“Go ahead, use the bathroom in the hotel,” the guard told me in Spanish, revealing that he could understand the conversation my wife and I were having in English. He smiled. “I’ll watch your bags,” he said.
Like hell, I thought. Most of my travel has been in Mexico and El Salvador, and the thought of leaving our bags out on the street appalled me. “Gracias, pero estoy bien,” I told him. “Thanks, but I’m fine.”
But I wasn’t fine at all. Living on “Tico time” didn’t interest me, even though all the smiling Costa Ricans – or Ticos, as they call themselves – were enjoying the morning far more than I was.
I wanted to get our luggage safely aboard the minibus for the four-hour ride down to the Pacific Coast. I wanted someone to explain the exchange rate to me. I wanted to use the bathroom.
And worse yet, everyone seemed to notice how uptight I was.
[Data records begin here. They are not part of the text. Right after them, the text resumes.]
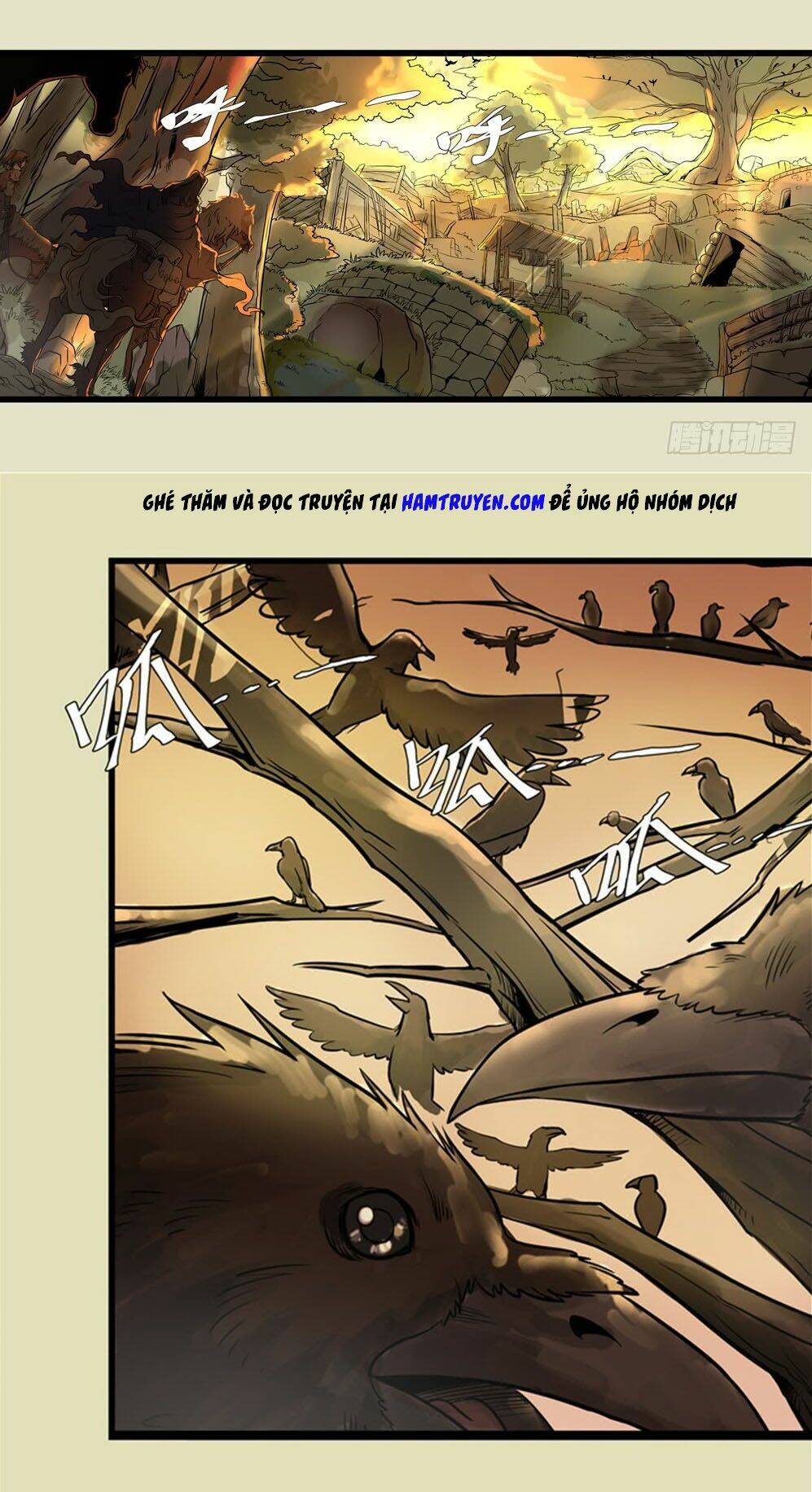 Hiệp Hành Cửu Thiên: Chapter 17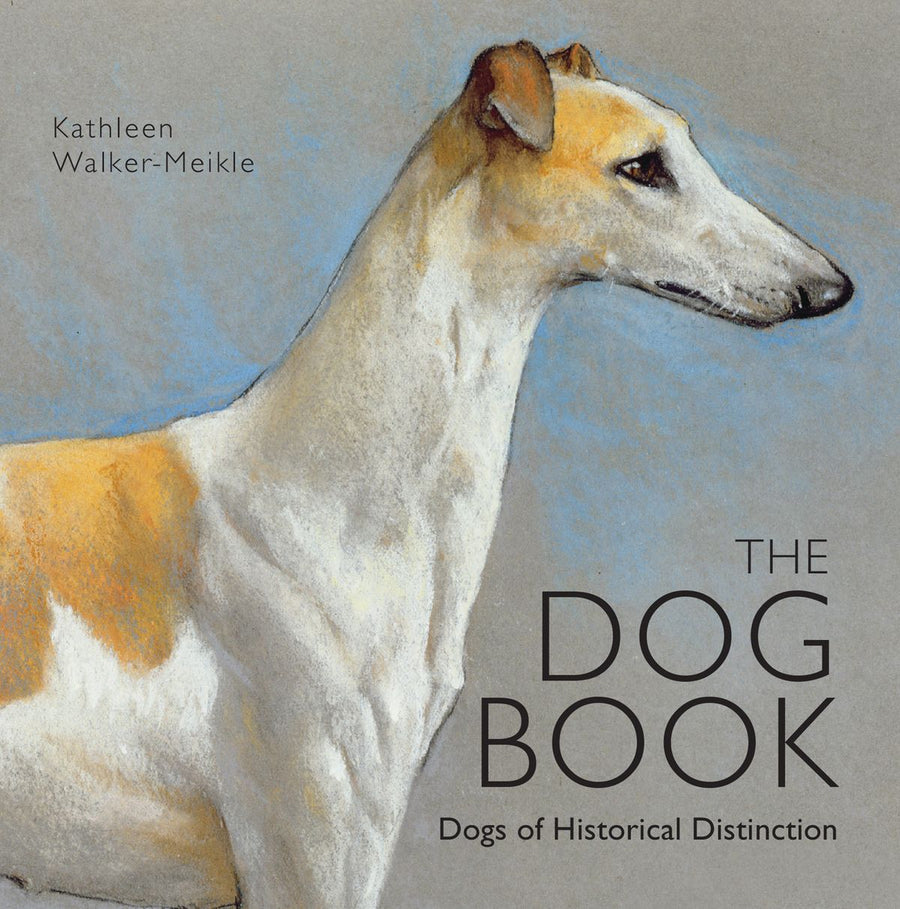 Book: The Dog Book - Dogs of Historical Distinction
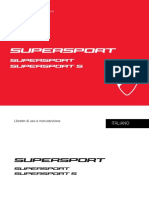 2017 Ducati Supersport 72820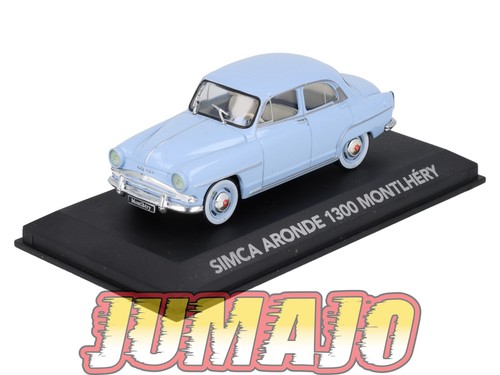 Vmp6 voiture norev atlas - 1/43,
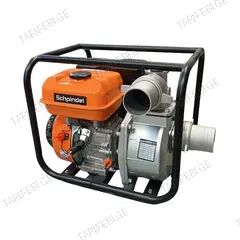 ტუმბო ბენზინზე მომუშავე Schpindel BR80 4300W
I wasn’t wearing one of those tropical sun hats that instantly mark you as a tourist – but I might as well have been, with the words “Nervous Guy” embroidered above the brim, where the little toucan should have been.
Everyone kept trying to help me relax.
“Why don’t you sit up front with me?” the driver of the minibus asked me when we finally headed out. (My wife did not object.) “The ice is safe,” the waitress at our lunch stop assured me. (Instant death, in my experience.) “Oh, yes, I’ll lock up your passports,” the owner of our lovely bed-and-breakfast inn said after showing us to our cottage. (Whereupon, she went for a swim and left the passports at the edge of the pool for 30 minutes – not that I was watching.)
We had flown to Costa Rica from Albuquerque on Mission Relaxation. We were keeping this trip very simple: one night in the capital of San Jose, four days at the bed-and-breakfast overlooking the Pacific, then back to the capital for a night and home.
Visitors to Costa Rica love to tell you about their zipline rides above the jungle canopy, their white-water raft trips, their hikes up active volcanoes. Not us. We were going to tell you about the walks we took on the beach, the books we read on the porch. That was the mission – but so far it was unaccomplished by me.
And in truth, it was never accomplished by me. It was accomplished by the surf, which boomed on the black sand beach far below us like an earth-shaking heartbeat. It was accomplished by the inn’s breakfasts, which always started with fresh papaya, pineapple and watermelon and ended with “just a little more coffee, señor?” It was accomplished by the mischievous little squirrel monkeys, which came out to play in the trees above our cottage during the cool of the evenings.
We always slept with our windows open because – actually – there were no windows to close. There were simply screens across the big open windows, summer and winter. What a paradise!
Fortunately, we didn’t just sit on our porch for four days. From our rocking chairs we could see the misty green headlands of Manuel Antonio National Park, jutting into the Pacific above one of the best swimming and snorkeling beaches on the nation’s coast.
“Pura belleza,” the cab driver said when he dropped us at the entrance to the park. “Pure beauty.” And pure walking, too. I had imagined a shuttle system, a restaurant with great views of the surf, a gift shop. But the park is a wildlife preserve. Human beings are visitors, restricted to footpaths and beaches.
Above the shadowy paths – swinging from branches, clinging to tree trunks, flitting through the leaves – were the rightful owners of the park: howler monkeys, two-toed sloths, red-headed woodpeckers and toucans.
Our world for those four days was a five-mile stretch of road from the fishing port of Quepos to the tip of Manuel Antonio Park. Small hotels and countless restaurants and bars line the road. The Pacific is almost always in sight, about a quarter-mile down the hillside.
Once we learned to get out of the taxicabs and jump aboard the local buses, we began to understand why so many Americans have chosen to retire to Costa Rica. The Ticos really are as friendly as people tell you, even when they’re riding to and from work.
When it was time for us to go back to the capital, I discovered that I was in no hurry to catch the minibus. “Tranquilo,” I told myself. “We’ll come back.”